What are the recommended tools these days for working with function definition expressions in macros? I’m aware of ExprTools.jl and MacroTools.jl, but I don’t know how maintained they are and whether those packages or other packages are recommended these days.
Hi! Maintainer of MacroTools.jl and author of splitdef/combinedef
here. MacroTools is not actively developed ATM, but it’s been around for a long time, and basically it does what it says it does? It’s one of the most used packages in the ecosystem, so the bugs have been ironed out.

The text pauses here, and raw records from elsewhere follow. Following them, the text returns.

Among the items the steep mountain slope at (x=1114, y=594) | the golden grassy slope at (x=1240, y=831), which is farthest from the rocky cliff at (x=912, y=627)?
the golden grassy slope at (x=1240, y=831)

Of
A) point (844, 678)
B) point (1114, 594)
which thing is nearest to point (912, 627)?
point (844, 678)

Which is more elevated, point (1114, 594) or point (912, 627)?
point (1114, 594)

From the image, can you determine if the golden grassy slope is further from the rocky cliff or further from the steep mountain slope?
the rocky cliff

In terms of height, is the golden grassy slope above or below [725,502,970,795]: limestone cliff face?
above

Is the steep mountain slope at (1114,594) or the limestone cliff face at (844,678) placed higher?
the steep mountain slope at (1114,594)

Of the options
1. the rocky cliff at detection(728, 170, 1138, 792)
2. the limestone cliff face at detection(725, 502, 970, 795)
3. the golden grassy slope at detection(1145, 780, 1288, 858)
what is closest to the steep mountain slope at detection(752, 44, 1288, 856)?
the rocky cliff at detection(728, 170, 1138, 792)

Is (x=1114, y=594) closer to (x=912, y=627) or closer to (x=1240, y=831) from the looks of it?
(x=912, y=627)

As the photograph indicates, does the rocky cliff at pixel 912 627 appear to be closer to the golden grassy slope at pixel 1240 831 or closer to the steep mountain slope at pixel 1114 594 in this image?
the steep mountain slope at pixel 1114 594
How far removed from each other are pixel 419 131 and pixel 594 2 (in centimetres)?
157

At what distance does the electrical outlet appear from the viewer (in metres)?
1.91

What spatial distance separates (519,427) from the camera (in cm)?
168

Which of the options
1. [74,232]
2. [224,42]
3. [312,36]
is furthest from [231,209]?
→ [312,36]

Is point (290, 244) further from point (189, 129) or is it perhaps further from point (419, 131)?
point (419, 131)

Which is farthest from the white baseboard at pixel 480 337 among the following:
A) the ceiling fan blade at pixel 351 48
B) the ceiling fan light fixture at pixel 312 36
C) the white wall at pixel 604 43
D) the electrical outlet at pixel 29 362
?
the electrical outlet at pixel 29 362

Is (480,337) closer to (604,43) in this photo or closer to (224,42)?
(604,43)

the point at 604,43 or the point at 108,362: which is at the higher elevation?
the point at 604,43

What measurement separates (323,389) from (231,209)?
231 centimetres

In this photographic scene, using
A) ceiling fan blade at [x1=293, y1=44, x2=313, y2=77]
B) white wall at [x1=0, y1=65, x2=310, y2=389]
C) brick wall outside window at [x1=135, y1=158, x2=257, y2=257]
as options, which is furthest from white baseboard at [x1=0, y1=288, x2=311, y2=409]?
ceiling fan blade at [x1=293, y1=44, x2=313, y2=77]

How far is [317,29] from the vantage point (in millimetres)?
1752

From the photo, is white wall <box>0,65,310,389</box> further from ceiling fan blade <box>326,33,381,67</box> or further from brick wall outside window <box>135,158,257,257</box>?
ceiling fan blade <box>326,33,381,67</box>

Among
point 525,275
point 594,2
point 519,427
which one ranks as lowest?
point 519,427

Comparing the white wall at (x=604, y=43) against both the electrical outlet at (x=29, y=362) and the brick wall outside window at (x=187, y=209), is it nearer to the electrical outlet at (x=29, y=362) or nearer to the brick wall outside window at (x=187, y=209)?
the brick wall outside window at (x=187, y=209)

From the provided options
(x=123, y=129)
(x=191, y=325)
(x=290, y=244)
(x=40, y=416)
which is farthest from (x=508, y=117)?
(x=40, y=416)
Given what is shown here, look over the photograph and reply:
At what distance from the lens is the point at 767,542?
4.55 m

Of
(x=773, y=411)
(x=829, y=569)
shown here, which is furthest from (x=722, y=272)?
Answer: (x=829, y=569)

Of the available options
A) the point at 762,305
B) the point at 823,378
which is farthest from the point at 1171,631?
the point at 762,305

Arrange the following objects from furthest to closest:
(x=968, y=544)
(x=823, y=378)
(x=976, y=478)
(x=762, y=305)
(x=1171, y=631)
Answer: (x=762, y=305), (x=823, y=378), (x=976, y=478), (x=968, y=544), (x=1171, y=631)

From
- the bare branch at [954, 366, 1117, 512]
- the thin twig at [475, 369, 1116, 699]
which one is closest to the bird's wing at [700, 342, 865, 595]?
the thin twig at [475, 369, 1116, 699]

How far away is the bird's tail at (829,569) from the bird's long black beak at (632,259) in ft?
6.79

ExprTools offers a splitdef/combinedef
with very similar interfaces. There was talk to merge the two five years ago, but that didn’t happen. Not clear what the benefits are in 2025. I’m not aware of any outstanding bug in splitdef
.
There’s also MLStyle.jl which can do it. It comes with a benchmark! The graph looks off, but looking at the data behind it, it seems to be that MLStyle is faster for small-ish expressions, but slower for big ones? But that’s only precompilation time, so pretty small potatoes unless you have a widely used macro. It’s used in the SciML space; that’s a good recommendation in its favor.
One important point regardless: if your macro is returning function definitions, consider using @qq begin
instead of quote
, so that line numbers are correct (then go-to-definition and stacktraces become much more useful).
Thanks @cstjean!
Some time ago I saw a comment on Github from a core developer that mentioned that MacroTools.jl has some issues with latency or invalidation or something like that. So, since then I’ve been somewhat hesitant to use MacroTools.jl. Do you have any insight into that matter?
What are you trying to do? (For a lot of simple things the built-in functions are enough.)
I remember reading such a comment about it years ago from @tim.holy, and I still don’t get it. In any case, MacroTools is an indirect dependency of a big chunk of the ecosystem, so if there’s a major issue there we should fix it.
I can see how importing it might introduce undesirable methods that affect precompilation time, but I don’t see how using it can possibly be problematic.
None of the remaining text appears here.